In 2001, NASA engineer Michael Ewert developed and patented a unique solar-powered vapor-compression refrigeration system that operates without batteries or external power of any kind. The system, which is powered by a photovoltaic panel and custom-designed electronic controls, could be used not only for long-duration space missions but also to build more environmentally friendly refrigeration systems here on Earth. Currently, Ewert is the Deputy Project Manager for NASA’s Exploration Life Support Project, which is developing new technologies needed to sustain human life on long-duration space exploration missions.

NASA Tech Briefs: What is the Exploration Life Support Project, and what does NASA hope to accomplish with it?

Michael Ewert: Exploration Life Support – or ELS – is one of about two-dozen technology development projects that NASA has to develop the new technologies needed for future human exploration missions. For ELS in particular, our goal is to create the technology that will help keep the crews alive during long duration missions without relying so much on resupply from Earth. On space shuttle the missions are fairly short and on the International Space Station they have the ability to resupply fairly frequently, but for going to Mars or other long missions, that won’t be the case.

NTB: One of the Exploration Life Support Project’s stated objectives is to develop new technologies that are efficient with respect to resource requirements such as mass, power, heat reaction, volume, crew time, consumables, etc. Can you give us some examples of the types of projects the group is working on in these areas?

Ewert: One example is that the space shuttle uses lithium hydroxide canisters to extract carbon dioxide from the atmosphere after the crew breathes it out. We’re developing an amine swing-bed technology that can be regenerated by exposing the bed to the vacuum of space intermittently. That way we won’t have to throw away any lithium hydroxide canisters.
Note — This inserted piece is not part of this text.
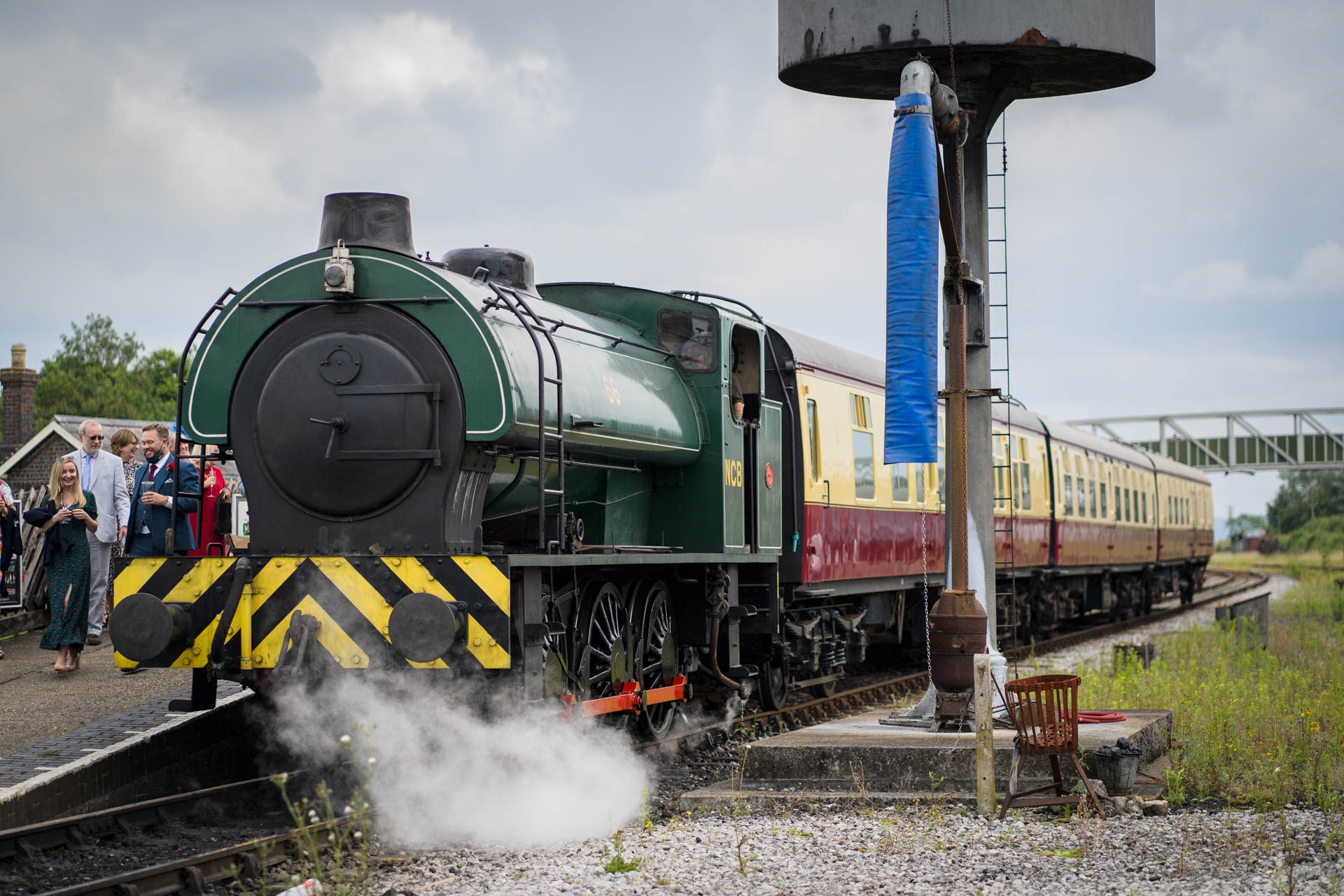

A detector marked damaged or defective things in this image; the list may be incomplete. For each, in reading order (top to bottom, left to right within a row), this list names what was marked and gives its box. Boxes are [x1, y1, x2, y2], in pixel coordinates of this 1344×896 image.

rusty metal chair [1000, 677, 1102, 822]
Space station also has some regenerable processors for both air and water, but they take quite a bit of power, so our Exploration Life Support Project is working on several options for both air and water to help reduce the power consumption for an enclosed life support system.
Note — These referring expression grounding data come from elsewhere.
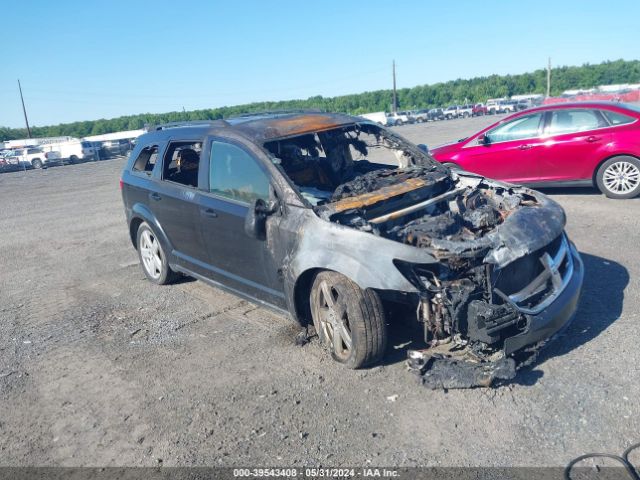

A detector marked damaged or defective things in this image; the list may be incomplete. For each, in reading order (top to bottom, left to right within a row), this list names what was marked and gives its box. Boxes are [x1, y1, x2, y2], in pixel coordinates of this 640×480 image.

damaged tire [136, 222, 179, 284]
damaged tire [308, 272, 384, 370]
burned dodge journey [121, 111, 584, 386]
charred engine bay [316, 167, 552, 388]
fire-damaged hood [316, 168, 564, 266]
NTB: Two of the primary areas of research your group has been involved with are water recovery and waste management. These are obviously crucial to the future of long duration manned spaceflight, or the establishment of a lunar outpost. What kind of progress has been made to date in these areas?
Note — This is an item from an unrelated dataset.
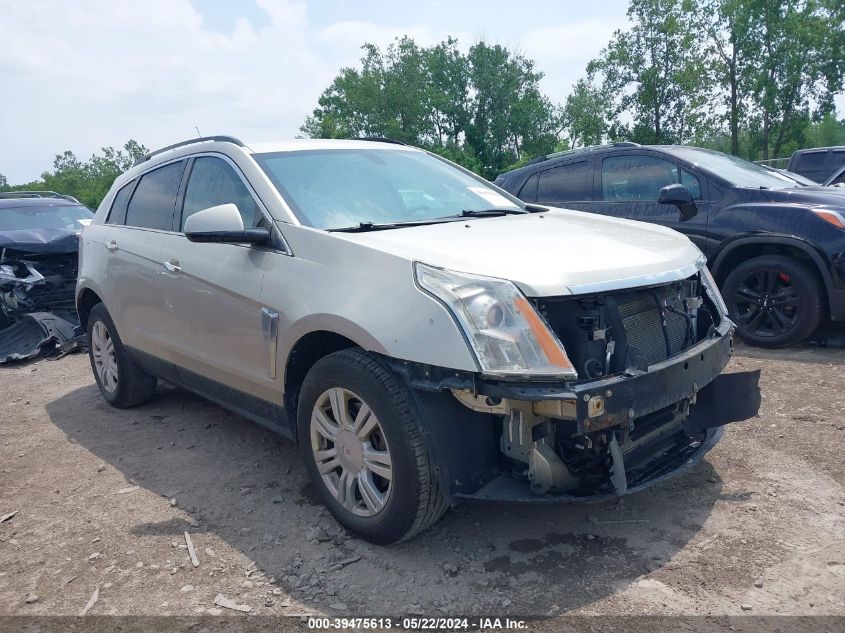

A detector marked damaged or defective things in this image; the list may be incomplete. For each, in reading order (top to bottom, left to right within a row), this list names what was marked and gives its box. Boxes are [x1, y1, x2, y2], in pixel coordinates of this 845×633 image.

Ewert: We have extensively tested three wastewater distillation technologies recently and are in the process of determining which performed the best for the kinds of wastewater streams we expect to see in future missions. Part of the research is figuring out how the process will handle the wastewater streams with things like toothpaste or shaving cream that does not go into the wastewater system currently. We learned that the toothpaste being used was just not being tolerated well, so we had to research and find another toothpaste to use that can be processed in the processor.

Beyond that we’re developing or evaluating several technologies for water recovery from the brine that is left over after the distillation process. Even after the primary processor distills the water, there’s still a concentrated salt solution that has a fair amount of water left in it, so we’re trying to recover that last little bit of water from the brine.

For solid waste we’ve evaluated a variety of technologies working with our colleagues at Ames Research Center and with several SBIR companies. One exciting one is a plastic melt compactor, which heats and compresses mixed trash, melts the plastic in the trash, and extracts the water at the same time, so you’re left with a stable plastic disk, kind of like a hockey puck, and the volume of the original trash is reduced by about a factor of ten. It also helps deal with the smell that could be created by microbes in the trash.